Cracking The Code

A common misconception is that the employer determines the tax withheld on an employee’s salary each month. This is not true. Instead, tax is withheld based on a tax code issued by HMRC. This code is sent to the employer or pension provider who use this to calculate how much income tax should be withheld based on an employee’s earnings.


Understanding Tax Codes

Each code consists of a letter and a number which have specific meanings. The number represents how much income is tax-free or how much additional income needs to be taxed each year. It is important to note that the number in the tax code is abbreviated and should be multiplied by 10.

The letter in the code denotes whether the above number is tax-free income or additional taxable income. The most common letters are L & K. An L means there is tax-free income. A K means there is taxable income.

Here are a few examples of common tax codes:


  • 1257L – This code tells us that there is £12,570 of tax-free income for the tax year. This represents the Personal Allowance which is available to most taxpayers who earn under £100,000. Once they start to earn over that amount, they start to lose their entitlement to this allowance. And if they earn over £125,140, there is no allowance available at all.
    The number can vary depending on how much personal allowance is available and whether there are any other taxable items that have been included in the tax code.

*COMMON PROBLEM* – HMRC are not aware of an employee’s salary or personal circumstances so they will not update the tax code automatically if they start to earn over £100k. This often leads to a large tax payment due on the first tax return where an individual earns over that amount. To avoid this issue, they could change their tax code during the tax year. More information on changing codes is below.


  • 0T – This code is used for taxpayers who have no personal allowance available and there are no additional sources of income on which the employer is required to withhold tax. A common example of when this should be used is if the taxpayer earned over £125,140 or they are claiming the Remittance Basis.


  • K512 – This means that there is £5,120 of additional taxable income. Again, the number can vary depending on how much additional income there is or whether there is any personal allowance available. Taxable items in a tax code generally include:
    • Employee benefits not reported via payroll e.g. medical insurance or a company car
    • State benefits such as state pension
    • Unpaid tax from an earlier year


  • BR / D0 / D1 – these instruct the employer to withhold tax at a flat 20%, 40% or 45% respectively, with no allowances or other taxable items.
    These tax codes are commonly used if the employee has more than one employment (or pension). One employment would receive an ordinary code (e.g. 1257L) which would utilise available allowances. The second employment would receive a BR, D0 or D1 code to avoid double counting the personal allowance and lower tax brackets.

*COMMON PROBLEM* – these codes can lead to significant under or overpayments of tax if not applied correctly. It is important that these flat rate tax codes are applied to the smaller employment or pension and the ordinary code is issued to the main source of income. It is quite common for HMRC to incorrectly issue these codes when there is a change of employment. If that is the case, the employee should have this updated immediately to avoid any surprises at the end of the tax year.


  • M1 / W1 / X – these are emergency tax codes and are applied when full details of an employee’s income are not available.
    An ordinary tax code, such as 1257L, will apply the personal allowance to each working month in the tax year taking into account how much allowance has been utilised and how much taxable income has been reported already. An M1 code will not factor in any personal allowance or salary previously reported and will apply a flat 1/12th of all allowances and tax rates.

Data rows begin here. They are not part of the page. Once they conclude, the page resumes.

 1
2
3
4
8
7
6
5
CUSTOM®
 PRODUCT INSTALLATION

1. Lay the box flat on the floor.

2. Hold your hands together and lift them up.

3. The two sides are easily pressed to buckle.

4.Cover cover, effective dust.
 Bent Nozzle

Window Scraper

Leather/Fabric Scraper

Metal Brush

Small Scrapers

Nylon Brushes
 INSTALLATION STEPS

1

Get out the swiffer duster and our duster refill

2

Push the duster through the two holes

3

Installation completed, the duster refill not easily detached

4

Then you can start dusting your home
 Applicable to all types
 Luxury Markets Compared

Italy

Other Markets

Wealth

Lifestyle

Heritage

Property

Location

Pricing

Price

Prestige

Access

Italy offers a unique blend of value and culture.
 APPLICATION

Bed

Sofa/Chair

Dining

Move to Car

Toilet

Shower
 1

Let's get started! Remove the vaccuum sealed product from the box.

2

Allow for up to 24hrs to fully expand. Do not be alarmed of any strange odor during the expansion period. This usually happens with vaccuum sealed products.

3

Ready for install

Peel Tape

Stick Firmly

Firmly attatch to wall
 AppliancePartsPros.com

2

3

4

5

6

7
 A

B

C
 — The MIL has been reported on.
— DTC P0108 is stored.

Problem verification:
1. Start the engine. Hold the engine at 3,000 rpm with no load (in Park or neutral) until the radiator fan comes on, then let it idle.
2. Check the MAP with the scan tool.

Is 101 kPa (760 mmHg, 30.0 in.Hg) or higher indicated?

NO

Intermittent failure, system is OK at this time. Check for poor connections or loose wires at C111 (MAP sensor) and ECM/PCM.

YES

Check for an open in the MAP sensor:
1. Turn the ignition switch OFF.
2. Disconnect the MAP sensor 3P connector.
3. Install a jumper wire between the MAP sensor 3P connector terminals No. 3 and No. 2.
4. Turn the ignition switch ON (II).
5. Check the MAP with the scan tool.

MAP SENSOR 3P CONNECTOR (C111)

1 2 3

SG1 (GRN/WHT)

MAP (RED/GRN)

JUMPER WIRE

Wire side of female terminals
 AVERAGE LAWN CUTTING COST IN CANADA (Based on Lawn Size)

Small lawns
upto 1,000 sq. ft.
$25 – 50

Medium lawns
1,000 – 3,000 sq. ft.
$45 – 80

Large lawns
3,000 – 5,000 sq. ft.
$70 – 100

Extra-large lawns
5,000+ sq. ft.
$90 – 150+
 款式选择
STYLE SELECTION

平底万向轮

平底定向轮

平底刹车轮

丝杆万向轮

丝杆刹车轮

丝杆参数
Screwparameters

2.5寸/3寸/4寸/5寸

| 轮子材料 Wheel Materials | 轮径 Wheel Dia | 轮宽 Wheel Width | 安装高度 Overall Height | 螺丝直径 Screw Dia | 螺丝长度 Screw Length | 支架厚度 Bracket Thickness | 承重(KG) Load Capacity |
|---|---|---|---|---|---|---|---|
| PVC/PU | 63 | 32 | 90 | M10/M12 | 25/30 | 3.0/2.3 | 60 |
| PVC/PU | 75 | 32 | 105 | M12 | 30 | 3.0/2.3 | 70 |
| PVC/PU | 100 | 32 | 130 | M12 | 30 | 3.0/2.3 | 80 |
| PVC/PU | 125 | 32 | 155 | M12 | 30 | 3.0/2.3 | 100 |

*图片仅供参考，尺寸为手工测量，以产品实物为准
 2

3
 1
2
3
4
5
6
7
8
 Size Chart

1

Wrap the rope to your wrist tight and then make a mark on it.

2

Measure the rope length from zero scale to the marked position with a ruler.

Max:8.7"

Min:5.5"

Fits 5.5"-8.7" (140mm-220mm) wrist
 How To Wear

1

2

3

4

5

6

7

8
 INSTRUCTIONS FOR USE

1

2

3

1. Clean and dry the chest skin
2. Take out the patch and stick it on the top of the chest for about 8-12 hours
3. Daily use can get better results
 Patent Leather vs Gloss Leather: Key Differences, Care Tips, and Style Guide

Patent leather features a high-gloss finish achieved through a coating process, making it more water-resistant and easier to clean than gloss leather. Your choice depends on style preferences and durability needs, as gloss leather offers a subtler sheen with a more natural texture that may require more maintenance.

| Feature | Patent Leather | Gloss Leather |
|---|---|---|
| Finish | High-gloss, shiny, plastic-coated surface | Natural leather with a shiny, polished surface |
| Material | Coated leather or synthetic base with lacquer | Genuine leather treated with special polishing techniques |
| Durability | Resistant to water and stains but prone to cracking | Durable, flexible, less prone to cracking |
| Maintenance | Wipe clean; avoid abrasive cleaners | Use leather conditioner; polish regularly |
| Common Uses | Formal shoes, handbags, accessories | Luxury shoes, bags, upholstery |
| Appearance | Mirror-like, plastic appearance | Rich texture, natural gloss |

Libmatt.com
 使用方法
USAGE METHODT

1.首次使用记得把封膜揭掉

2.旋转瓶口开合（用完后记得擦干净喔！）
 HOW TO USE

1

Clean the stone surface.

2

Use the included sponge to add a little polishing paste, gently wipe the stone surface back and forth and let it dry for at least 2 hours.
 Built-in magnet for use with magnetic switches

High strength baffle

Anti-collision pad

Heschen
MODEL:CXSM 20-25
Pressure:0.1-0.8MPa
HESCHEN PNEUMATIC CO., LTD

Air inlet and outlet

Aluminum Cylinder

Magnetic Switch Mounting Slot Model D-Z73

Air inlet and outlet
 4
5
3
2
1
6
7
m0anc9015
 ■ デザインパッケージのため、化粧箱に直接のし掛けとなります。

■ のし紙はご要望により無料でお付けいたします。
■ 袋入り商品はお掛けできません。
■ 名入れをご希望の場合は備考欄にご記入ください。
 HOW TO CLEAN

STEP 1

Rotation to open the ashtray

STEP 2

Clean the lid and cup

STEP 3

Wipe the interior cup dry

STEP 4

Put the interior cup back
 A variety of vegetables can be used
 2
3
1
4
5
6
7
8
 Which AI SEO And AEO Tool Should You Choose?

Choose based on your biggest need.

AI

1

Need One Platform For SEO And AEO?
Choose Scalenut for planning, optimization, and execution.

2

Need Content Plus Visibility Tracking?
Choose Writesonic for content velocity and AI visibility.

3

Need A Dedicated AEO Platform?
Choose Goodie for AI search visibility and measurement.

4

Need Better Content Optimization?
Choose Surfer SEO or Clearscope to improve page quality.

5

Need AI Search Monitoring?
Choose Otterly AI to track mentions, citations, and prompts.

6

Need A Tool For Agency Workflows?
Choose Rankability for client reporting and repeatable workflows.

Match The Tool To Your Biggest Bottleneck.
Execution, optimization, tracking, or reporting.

*COMMON PROBLEM* – M1 codes are nearly always incorrect and usually result in over-withheld tax. This can usually be avoided by providing the employer with a P45 from the previous employer.


Changing codes

HMRC will update a tax code based on information they have available. Generally, this will be the most recent tax return submitted by the taxpayer which means the tax code may not always be relevant to the current tax year. It is important to make HMRC aware of any changes in circumstances so that the correct code can be issued at the earliest possible opportunity.

This can be done by Contacting HMRC directly or via a tax preparer if they are authorised as the employee’s agent with HMRC.

There are also further options available via the Government Gateway.

*COMMON PROBLEM* – If the code is changed in the year, the remaining payments will be adjusted so that the code had applied for the full tax year. If an incorrect code is changed late in the tax year, e.g. from 1257L to 0T, the under-withheld tax will need to be collected in the remaining months which can affect the net salary amount. In this instance, it may be worth calculating the additional tax with your tax return which gives the taxpayer until 31 Jan in the following year to settle the unpaid tax.